Baptiste Waneukem, 18 ans, et Arthur Laborderie, 22 ans, sont deux étudiants du BTS Audiovisuel du Lycée Cassin, à Biarritz. Ils étaient évidemment sur les lieux du Festival international de Programmes Audiovisuels, et nous parlent de leurs études. Deux parcours différents, une même passion.

© Sarah Paillou

Arthur et Baptiste

En voyant le minuscule micro Sony posé sur la table du café, les deux jeunes ne peuvent s’empêcher de sourire et d’échanger un regard complice. Depuis qu’ils ont intégré en septembre dernier le BTS Audiovisuel en métiers du son, ce matériel amateur les amuse.
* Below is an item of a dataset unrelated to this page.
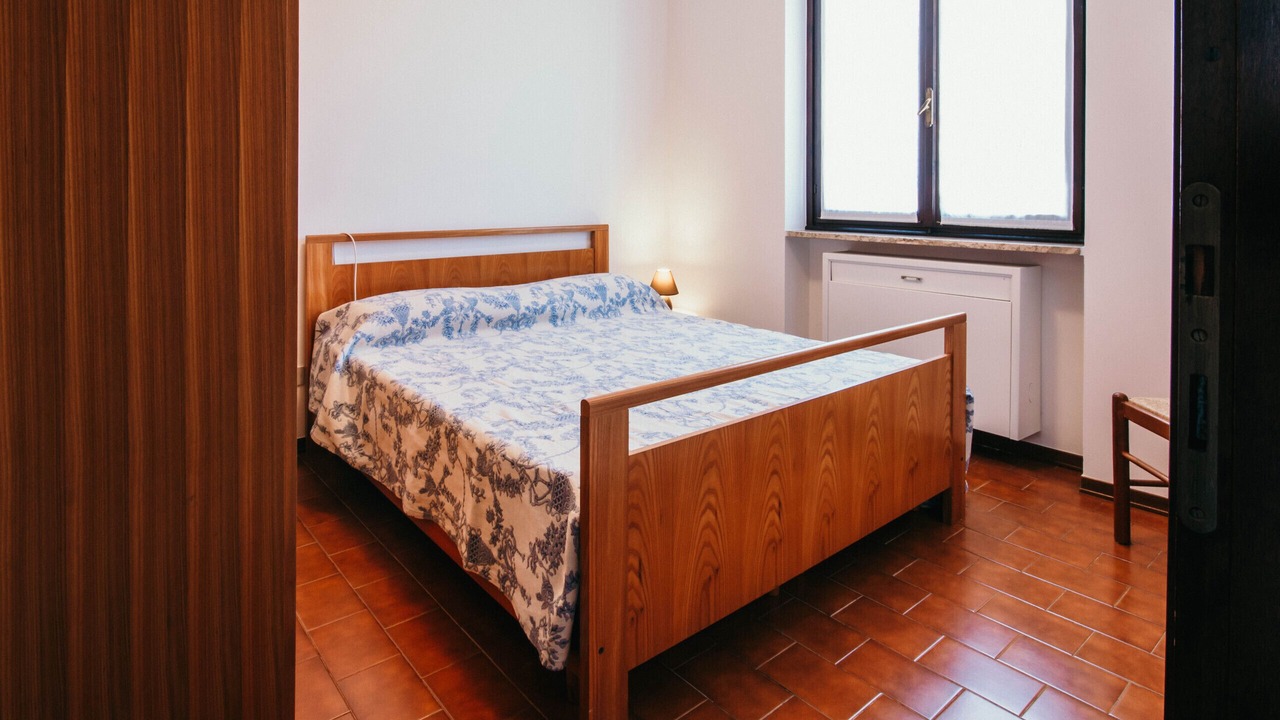 Photo of Bedroom in Feriolo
Le travail du son est une évidence pour Baptiste depuis sa troisième. A 15 ans, il fait un stage avec son oncle, ingénieur du son. C’est à ce moment qu’il comprend que le domaine de l’audiovisuel sera sa voie. Tout sourire, il raconte sa joie de faire ce qu’il aime : « On a une grande liberté, on fait ce qu’on veut ! En même temps, on est vraiment bien encadrés, nos professeurs sont très disponibles ».
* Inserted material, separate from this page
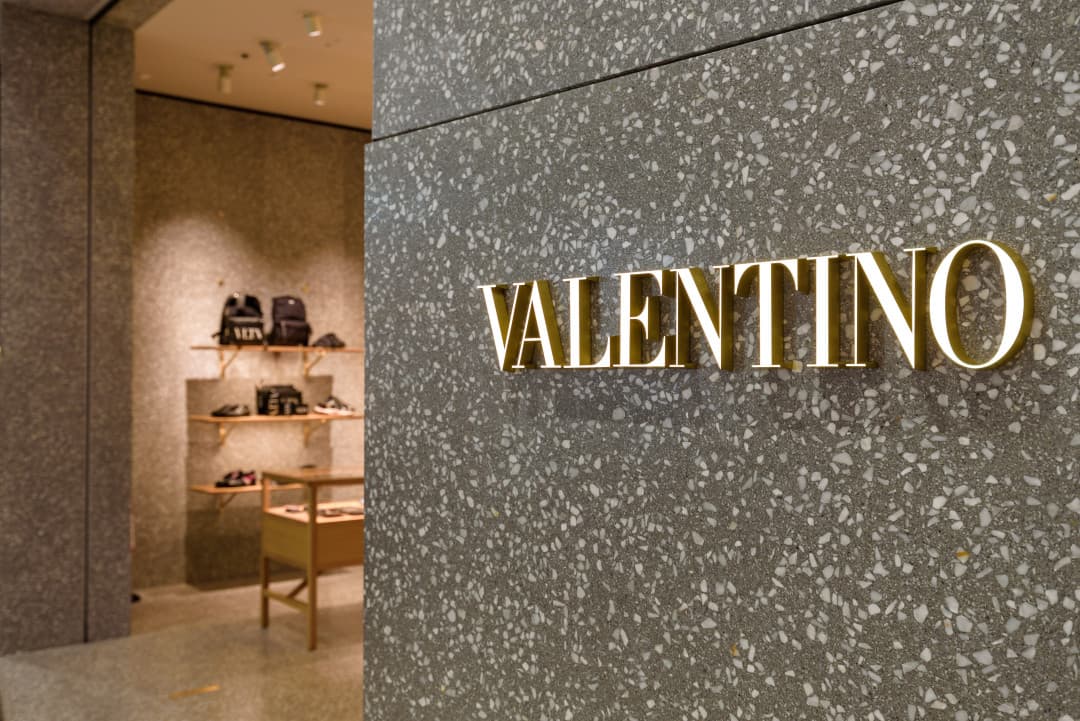 "Valentino moda evi Rikkardo Bellinini yeni baş direktor təyin etdi"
Arthur s’est un peu plus cherché. Passé par une fac de physique, d’anglais, puis de musicologie, il a finalement rejoint les rangs des passionnés du sonore. « La musique a toujours été très importante pour moi, je fais de la guitare depuis que j’ai 12 ans, confie-t-il de sa voix grave. En physique, c’était trop technique. Aujourd’hui, j’ai vraiment trouvé l’alliance de la technique et de l’artistique, et c’est ce qui est passionnant ». Avec sa grosse barbe et sa petite queue de cheval, il apparaît comme « le papa » de la promotion, explique Baptiste. La remarque fait rire Arthur : « Mais je suis complètement immature, donc ça se passe très bien avec les plus jeunes ! ». Pourtant, il faut déjà penser à l’avenir.

Et après ?

Baptiste voudrait devenir ingénieur du son pour des documentaires, mais il est aussi attiré par la création sonore. « Le bruit du sabre laser de Star Wars, ça c’est culte ! C’est une invention totale, un son qui n’existait pas avant le film. Pouvoir créer un son, c’est ce qui m’intéresse. » s’enthousiasme-t-il. Mais il se laisse du temps pour se trouver : « On a deux ans pour trouver quelle plus-value on peut apporter aux réalisateurs, notre truc en plus. C’est vraiment pendant le BTS qu’on peut s’épanouir ». Il aimerait travailler, après avoir obtenu son diplôme, puis peut-être reprendre les études, en intégrant des écoles supérieures de l’audiovisuel. Arthur veut devenir sound designer pour les jeux vidéos : « C’est parce que je suis un geek ! » assume-t-il en riant. Ils acceptent parfaitement le fait de devoir rester dans l’ombre, par rapport au réalisateur ou aux acteurs. Baptiste résume finalement : « L’oscar du meilleur montage de son, tout le monde s’en fiche ! Mais il existe… ».